>> START Entries provided
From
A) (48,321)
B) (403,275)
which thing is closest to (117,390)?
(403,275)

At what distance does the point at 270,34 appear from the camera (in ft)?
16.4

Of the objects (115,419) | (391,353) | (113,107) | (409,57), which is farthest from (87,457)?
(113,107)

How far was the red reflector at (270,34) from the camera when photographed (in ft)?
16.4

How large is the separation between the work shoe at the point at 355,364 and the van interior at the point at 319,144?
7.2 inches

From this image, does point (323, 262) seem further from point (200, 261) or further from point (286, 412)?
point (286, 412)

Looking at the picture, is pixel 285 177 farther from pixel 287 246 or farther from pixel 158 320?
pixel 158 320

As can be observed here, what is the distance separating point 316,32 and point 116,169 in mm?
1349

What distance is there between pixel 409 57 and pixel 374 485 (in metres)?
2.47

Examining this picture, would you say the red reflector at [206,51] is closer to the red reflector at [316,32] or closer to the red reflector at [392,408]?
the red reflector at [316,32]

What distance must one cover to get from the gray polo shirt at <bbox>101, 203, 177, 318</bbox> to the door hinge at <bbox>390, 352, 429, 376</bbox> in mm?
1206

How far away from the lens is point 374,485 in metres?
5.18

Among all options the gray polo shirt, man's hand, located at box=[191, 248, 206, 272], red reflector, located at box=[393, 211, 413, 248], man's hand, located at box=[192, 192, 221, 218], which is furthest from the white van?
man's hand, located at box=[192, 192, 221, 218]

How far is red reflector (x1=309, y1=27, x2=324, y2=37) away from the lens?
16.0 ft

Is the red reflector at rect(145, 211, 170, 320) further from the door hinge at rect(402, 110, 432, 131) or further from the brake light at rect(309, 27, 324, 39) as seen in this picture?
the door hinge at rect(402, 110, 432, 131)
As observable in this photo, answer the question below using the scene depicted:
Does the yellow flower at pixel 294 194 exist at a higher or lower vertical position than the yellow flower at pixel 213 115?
>> END Entries provided
>> START Entries provided
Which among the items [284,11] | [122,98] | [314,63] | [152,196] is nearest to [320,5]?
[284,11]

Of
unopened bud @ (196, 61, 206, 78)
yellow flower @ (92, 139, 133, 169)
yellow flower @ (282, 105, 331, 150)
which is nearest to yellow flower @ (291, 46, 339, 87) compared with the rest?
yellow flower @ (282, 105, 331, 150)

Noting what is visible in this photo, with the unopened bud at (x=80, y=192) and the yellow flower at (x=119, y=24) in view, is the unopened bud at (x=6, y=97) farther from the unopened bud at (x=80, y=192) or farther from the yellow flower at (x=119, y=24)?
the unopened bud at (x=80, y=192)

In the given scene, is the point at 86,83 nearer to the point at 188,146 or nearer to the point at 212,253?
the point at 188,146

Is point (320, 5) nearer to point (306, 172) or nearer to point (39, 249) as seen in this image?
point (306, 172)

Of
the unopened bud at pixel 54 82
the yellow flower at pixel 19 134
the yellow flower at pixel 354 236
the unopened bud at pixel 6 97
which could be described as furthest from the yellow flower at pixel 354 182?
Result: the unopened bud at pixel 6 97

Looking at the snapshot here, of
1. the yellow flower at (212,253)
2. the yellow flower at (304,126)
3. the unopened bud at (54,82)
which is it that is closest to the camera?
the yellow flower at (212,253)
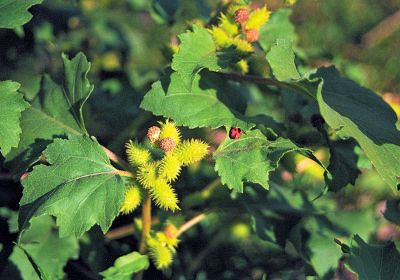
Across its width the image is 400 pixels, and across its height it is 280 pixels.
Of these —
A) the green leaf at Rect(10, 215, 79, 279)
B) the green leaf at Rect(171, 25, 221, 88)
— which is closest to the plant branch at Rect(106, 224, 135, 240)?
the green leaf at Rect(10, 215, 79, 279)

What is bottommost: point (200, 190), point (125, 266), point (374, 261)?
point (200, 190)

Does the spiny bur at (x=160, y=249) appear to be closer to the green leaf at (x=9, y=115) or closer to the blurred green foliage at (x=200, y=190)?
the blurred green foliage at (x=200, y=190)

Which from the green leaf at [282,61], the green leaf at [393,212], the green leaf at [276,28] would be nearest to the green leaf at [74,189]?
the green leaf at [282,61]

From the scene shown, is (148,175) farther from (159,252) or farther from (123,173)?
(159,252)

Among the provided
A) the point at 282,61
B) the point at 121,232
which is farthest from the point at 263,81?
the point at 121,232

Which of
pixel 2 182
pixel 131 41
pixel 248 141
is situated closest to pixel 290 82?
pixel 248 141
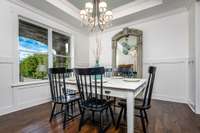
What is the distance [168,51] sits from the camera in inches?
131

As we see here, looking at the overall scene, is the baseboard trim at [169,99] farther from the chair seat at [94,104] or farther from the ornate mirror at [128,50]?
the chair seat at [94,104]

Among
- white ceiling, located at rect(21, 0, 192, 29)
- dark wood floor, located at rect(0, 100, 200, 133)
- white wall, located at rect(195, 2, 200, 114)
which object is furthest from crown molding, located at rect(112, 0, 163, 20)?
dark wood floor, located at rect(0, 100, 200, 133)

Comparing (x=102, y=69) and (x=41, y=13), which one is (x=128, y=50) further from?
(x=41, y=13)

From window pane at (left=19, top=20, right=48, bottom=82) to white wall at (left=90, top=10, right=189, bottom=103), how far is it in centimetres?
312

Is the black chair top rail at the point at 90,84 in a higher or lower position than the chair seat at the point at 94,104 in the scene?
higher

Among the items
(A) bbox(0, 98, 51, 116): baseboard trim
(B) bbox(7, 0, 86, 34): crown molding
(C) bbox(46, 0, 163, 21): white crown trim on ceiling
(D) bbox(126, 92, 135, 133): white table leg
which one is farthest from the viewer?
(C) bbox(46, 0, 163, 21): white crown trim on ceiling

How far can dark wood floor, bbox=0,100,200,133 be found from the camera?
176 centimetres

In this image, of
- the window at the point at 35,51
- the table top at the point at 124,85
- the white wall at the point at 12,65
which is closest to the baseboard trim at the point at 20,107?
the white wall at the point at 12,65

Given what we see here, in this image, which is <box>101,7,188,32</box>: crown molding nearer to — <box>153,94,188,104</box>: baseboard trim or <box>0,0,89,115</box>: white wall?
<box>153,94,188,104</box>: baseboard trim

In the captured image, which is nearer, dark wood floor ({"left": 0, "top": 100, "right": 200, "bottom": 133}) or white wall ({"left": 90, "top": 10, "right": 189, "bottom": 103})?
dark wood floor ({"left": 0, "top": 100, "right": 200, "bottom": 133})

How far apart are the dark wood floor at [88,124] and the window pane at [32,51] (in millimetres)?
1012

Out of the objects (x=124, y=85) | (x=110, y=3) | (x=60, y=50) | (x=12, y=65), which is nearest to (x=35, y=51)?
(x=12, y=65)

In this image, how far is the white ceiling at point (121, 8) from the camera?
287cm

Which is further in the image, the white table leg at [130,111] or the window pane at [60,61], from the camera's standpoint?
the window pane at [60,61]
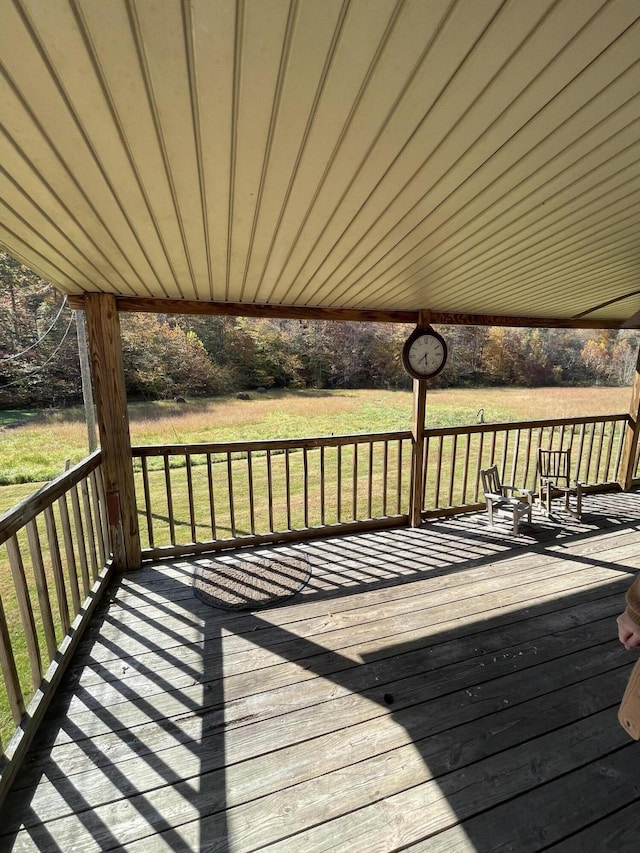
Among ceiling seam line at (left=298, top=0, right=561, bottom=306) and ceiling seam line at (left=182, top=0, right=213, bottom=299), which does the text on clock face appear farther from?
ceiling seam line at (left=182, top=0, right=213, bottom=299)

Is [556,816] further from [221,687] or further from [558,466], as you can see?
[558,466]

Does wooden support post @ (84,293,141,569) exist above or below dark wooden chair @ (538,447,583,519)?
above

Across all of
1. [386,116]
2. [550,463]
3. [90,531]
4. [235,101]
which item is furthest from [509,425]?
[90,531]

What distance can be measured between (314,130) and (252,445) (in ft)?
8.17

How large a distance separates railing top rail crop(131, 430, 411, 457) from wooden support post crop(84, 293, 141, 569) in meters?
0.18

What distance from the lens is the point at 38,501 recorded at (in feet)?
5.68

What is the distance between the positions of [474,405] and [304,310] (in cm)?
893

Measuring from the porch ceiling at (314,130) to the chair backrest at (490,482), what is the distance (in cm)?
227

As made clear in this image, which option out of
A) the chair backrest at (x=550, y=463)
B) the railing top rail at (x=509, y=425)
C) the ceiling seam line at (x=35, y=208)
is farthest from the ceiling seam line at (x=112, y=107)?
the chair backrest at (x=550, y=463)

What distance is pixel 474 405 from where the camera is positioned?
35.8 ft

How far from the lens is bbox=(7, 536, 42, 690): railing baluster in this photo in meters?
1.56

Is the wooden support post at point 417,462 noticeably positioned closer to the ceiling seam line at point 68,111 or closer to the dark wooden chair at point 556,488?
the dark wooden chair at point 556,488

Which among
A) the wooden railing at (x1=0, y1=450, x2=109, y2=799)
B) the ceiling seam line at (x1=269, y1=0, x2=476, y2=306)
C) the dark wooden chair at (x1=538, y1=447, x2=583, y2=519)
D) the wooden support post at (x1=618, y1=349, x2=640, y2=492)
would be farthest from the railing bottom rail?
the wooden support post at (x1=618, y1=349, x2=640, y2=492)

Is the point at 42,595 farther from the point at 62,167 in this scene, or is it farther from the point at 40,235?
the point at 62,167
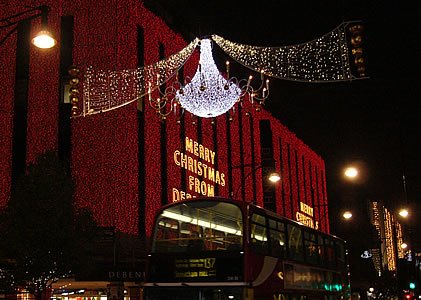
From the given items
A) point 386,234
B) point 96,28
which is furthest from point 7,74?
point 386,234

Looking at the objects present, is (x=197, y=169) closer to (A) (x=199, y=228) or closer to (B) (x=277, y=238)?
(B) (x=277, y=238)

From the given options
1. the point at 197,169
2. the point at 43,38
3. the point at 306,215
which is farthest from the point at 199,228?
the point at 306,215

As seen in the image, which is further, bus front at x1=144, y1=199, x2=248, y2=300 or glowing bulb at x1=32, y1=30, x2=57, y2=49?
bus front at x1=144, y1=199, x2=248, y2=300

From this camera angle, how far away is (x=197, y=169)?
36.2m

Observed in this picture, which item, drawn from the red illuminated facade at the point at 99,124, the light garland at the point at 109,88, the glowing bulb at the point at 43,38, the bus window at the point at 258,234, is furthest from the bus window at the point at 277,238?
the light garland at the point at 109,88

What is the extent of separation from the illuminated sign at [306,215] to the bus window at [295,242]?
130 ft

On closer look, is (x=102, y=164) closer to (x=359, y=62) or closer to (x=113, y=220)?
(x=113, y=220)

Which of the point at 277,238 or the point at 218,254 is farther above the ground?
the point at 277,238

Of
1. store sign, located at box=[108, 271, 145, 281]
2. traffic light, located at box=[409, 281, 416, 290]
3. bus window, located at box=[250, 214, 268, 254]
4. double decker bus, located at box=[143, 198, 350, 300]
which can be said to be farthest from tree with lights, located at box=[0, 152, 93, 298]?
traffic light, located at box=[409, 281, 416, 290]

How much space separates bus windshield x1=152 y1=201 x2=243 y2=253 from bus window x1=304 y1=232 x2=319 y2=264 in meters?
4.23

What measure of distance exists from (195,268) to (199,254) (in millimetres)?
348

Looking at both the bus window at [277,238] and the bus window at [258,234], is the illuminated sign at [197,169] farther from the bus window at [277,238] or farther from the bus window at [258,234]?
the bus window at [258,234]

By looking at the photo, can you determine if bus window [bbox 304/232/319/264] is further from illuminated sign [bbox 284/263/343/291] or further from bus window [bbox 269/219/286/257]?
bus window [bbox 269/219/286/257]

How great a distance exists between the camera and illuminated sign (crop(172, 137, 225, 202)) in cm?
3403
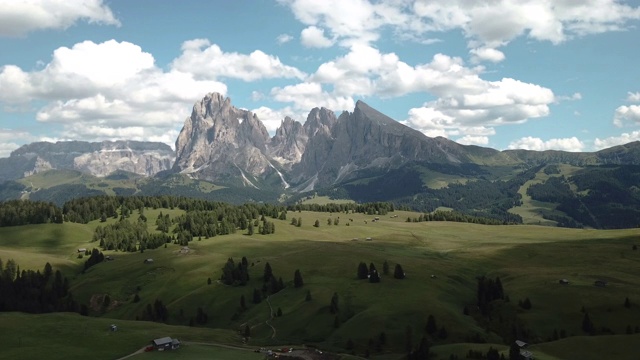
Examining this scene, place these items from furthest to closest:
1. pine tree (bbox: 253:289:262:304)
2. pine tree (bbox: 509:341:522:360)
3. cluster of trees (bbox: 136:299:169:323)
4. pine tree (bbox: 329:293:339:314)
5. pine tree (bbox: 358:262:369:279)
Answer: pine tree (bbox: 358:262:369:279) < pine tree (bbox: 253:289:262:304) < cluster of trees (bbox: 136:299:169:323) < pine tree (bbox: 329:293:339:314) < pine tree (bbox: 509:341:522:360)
>> END Entries provided
>> START Entries provided
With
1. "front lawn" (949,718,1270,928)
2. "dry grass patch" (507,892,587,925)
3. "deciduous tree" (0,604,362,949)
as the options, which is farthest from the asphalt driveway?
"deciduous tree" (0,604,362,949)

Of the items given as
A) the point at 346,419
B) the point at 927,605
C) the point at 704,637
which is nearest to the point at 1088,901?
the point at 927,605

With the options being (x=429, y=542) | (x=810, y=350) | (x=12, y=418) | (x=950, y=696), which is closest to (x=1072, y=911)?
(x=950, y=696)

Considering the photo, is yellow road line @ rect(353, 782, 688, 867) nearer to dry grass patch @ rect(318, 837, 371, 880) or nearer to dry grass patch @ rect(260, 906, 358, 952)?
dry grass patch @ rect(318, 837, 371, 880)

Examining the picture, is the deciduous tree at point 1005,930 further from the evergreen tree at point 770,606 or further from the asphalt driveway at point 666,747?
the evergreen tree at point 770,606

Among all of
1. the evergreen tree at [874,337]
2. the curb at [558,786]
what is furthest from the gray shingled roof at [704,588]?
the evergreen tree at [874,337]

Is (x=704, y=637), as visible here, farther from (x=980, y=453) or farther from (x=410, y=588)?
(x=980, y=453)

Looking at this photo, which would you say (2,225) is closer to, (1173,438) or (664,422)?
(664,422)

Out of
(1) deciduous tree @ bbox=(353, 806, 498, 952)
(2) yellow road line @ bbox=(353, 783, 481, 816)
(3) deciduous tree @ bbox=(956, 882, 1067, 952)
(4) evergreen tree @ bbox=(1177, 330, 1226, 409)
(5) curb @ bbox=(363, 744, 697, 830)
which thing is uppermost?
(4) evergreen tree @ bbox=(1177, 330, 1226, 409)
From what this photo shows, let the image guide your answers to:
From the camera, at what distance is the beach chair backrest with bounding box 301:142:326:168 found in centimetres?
>> END Entries provided
* **Given task**
Reproduce the lines of the material above, starting at the line that contains "Examining this scene, place" and stopping after the line that contains "5. pine tree (bbox: 358:262:369:279)".

* **Solution to the problem**
Examining this scene, place these items from furthest to closest:
1. pine tree (bbox: 253:289:262:304)
2. pine tree (bbox: 509:341:522:360)
3. cluster of trees (bbox: 136:299:169:323)
4. pine tree (bbox: 329:293:339:314)
5. pine tree (bbox: 358:262:369:279)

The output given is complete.